Case Presentation: A 17-year-old female presented with a one-month history of persistent dry cough, worsened by lying flat, requiring multiple pillows to sleep comfortably. Initially treated for presumed pharyngitis, her symptoms persisted, prompting further evaluation. Echocardiography revealed a large pericardial effusion with a normal ejection fraction, leading to hospital admission. Imaging studies identified a 3.5 x 4.0 cm irregular mass in the right atrium, thickened pericardial membranes, and significant pericardial effusion. Computed tomography (CT) scans also showed nodules in the mediastinum, lungs, and liver, along with a skull mass. Cardiac magnetic resonance imaging (MRI) confirmed a 5.0 x 3.0 x 4.0 cm hyperintense mass in the right atrium on T2-weighted images. Biopsy of a liver lesion confirmed angiosarcoma of cardiac origin. Despite initiating chemotherapy, the patient discontinued treatment after six months due to poor response. Follow-up imaging revealed disease progression with new lesions in the liver and left kidney.

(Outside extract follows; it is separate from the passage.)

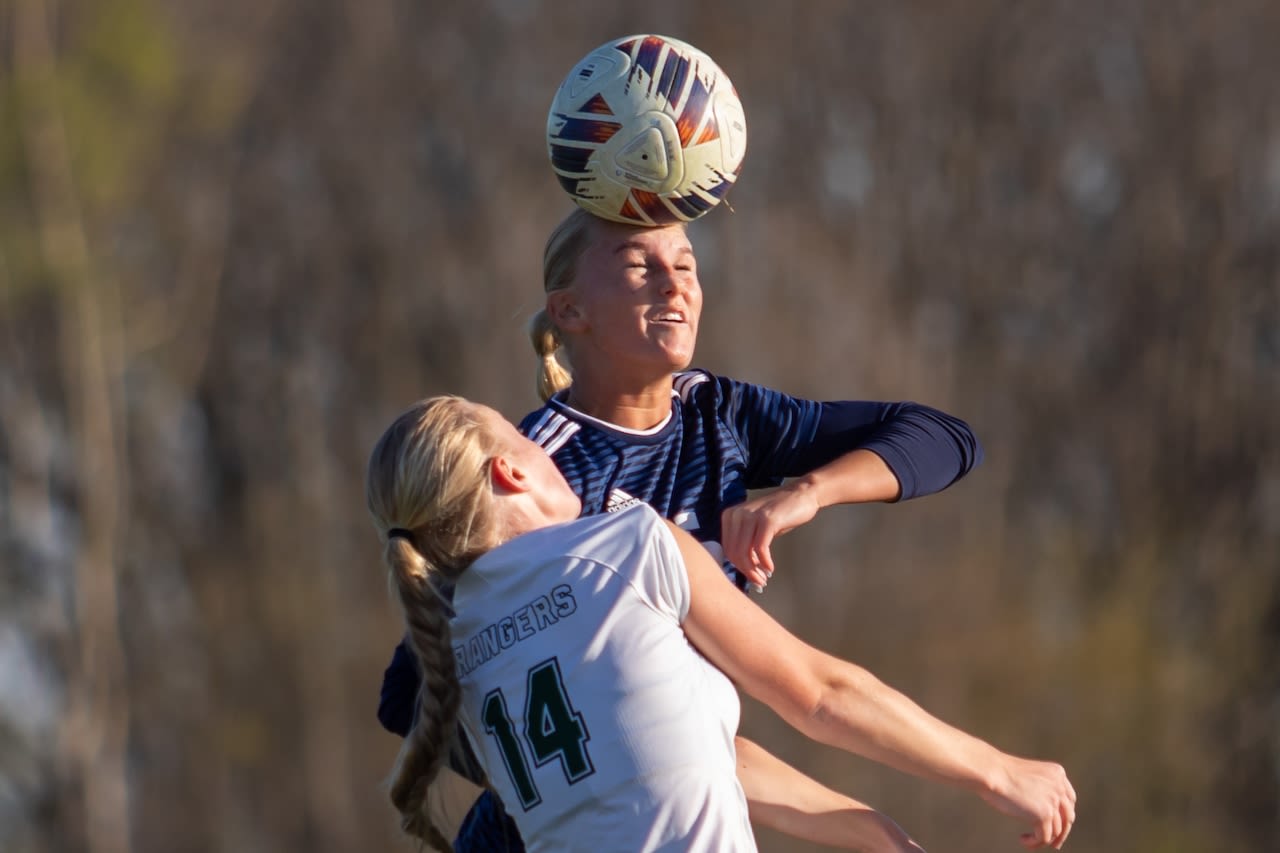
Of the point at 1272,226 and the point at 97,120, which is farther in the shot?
the point at 97,120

Discussion: Cardiac angiosarcoma is the most aggressive type of primary cardiac tumor, with an incidence as low as 0.0001%. Typically arising in the right atrium, these tumors present with nonspecific symptoms such as cough, dyspnea, or pericardial effusion, which often delay diagnosis. In this case, multimodal imaging, including echocardiography, CT, and MRI, provided crucial diagnostic insights, but confirmation required histopathology. Cardiac angiosarcomas exhibit early metastatic spread, with common sites including the lungs, liver, and bones, as observed in this patient. Treatment remains challenging; surgery is rarely an option due to advanced disease at presentation, and chemotherapy and radiotherapy show limited efficacy. Heart transplantation is generally contraindicated by the presence of metastasis. Prognosis is dismal, with mean survival of 9 to 12 months post-diagnosis. This case highlights the unique challenges of diagnosing and managing juvenile-onset cardiac angiosarcoma, an exceedingly rare condition with sparse literature, emphasizing the critical need for early recognition of persistent cardiovascular symptoms in young patients.

Conclusions: This case of juvenile-onset cardiac angiosarcoma underscores the aggressive nature of this rare malignancy, marked by its rapid progression, metastatic potential, and poor response to conventional therapies. The patient’s clinical course exemplifies the diagnostic challenges posed by nonspecific symptoms and the limitations of current treatment modalities. Heightened clinical suspicion, combined with advances in imaging and early biopsy, may aid in earlier detection. However, there remains an urgent need for research into novel therapeutic approaches to improve outcomes for patients with cardiac angiosarcoma. This case adds to the limited body of knowledge, highlighting both the critical role of timely diagnosis and the pressing need for innovation in treatment strategies.

IMAGE 1: Cardiac MRI, axial and sagittal plane. The pericardial membrane (yellow arrowheads) was thick and enhanced with notable pericardial effusion (letter A). (Left panel) After gadolinium administration, the mass (orange arrowheads) demonstrated hyperenhancement features; (Right panel) Sagittal plane, a significant portion of the mass (orange arrowheads) is located in the RA with many features suggesting an underlying malignant pathology, including thick pericardium (yellow arrowheads) and pericardial effusion (A). MRI, magnetic resonance imaging; RA, right atrium.

IMAGE 2: Abdominal MRI. (A) A solitary lesion (3.0 x 3.0 cm) (yellow arrowheads) in liver on the initial visit. It had irregular border, hyperenhancement features after gadolinium administration. (B and C) Follow-up MRI after 6 months of chemotherapy demonstrated multiple nodular lesions (examples include orange arrowheads in panel (B)) in the liver and on mass in the left kidney (Panel C, orange arrowheads). MRI, magnetic resonance imaging.